**** EXTRAIT CITÉ

Alexandre Texier

Translittération de l’arabe pour le tchat

Je montrais il y a quelques jours à mon voisin mon avancée sur le projet Matahah, pour lequel je prépare un site spécimen et revoit quelque peu le caractère. D’origine marocaine, il pouvait en effet m’aider sur quelques points de construction de lettres et de compositions destinées au site. Au cours de la discussion il m’a parlé du dialecte qu’il utilisait pour discuter avec son smartphone : il s’agissait d’une langue liée à l’arabe, mais écrite en mélangeant l’alphabet latin et des chiffres indo-arabes. En effet, d’après ses dires, cette façon d’écrire est plus simple et plus rapide, en particulier pour l’écriture sur smartphone.

Arabe marocain et culture francophone

De ce que m’a expliqué mon voisin, l’arabe marocain est assez différent de l’arabe standard, dit aussi arabe classique. Si une personne parlant l’arabe marocain peut comprendre un locuteur de l’arabe classique, la réciproque est moins évidente. L’arabe marocain est en effet une réunion de plusieurs dialectes des populations arabophones présentes sur son territoire, donc une sorte de lingua franca pour les diverses population du pays.

********

[CONSIGNE]
Répondez aux questions suivantes d'après l'extrait sur la translittération de l'arabe.
1. Qu'est-ce que l'écriture employée par le voisin sur son smartphone mélange ?
2. Sous quel autre nom l'arabe standard est-il désigné ?
3. De quoi l'arabe marocain est-il une réunion ?

**** JEU DE DONNÉES

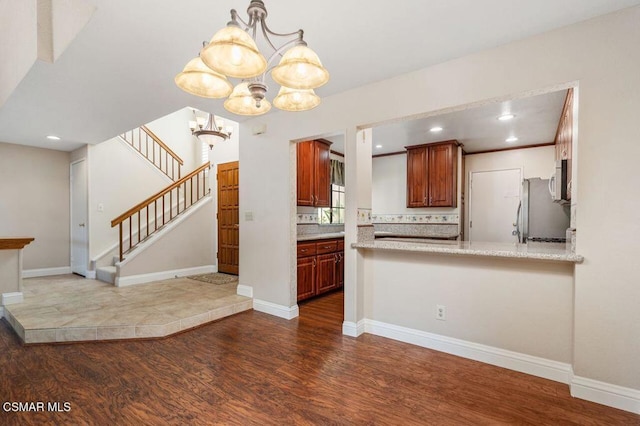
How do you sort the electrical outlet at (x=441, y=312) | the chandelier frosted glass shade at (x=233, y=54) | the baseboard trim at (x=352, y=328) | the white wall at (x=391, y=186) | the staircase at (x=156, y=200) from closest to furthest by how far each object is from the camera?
the chandelier frosted glass shade at (x=233, y=54), the electrical outlet at (x=441, y=312), the baseboard trim at (x=352, y=328), the staircase at (x=156, y=200), the white wall at (x=391, y=186)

********

[RÉPONSE COMPLÈTE]
1. L'alphabet latin et des chiffres indo-arabes.
2. L'arabe classique.
3. De plusieurs dialectes des populations arabophones présentes sur son territoire.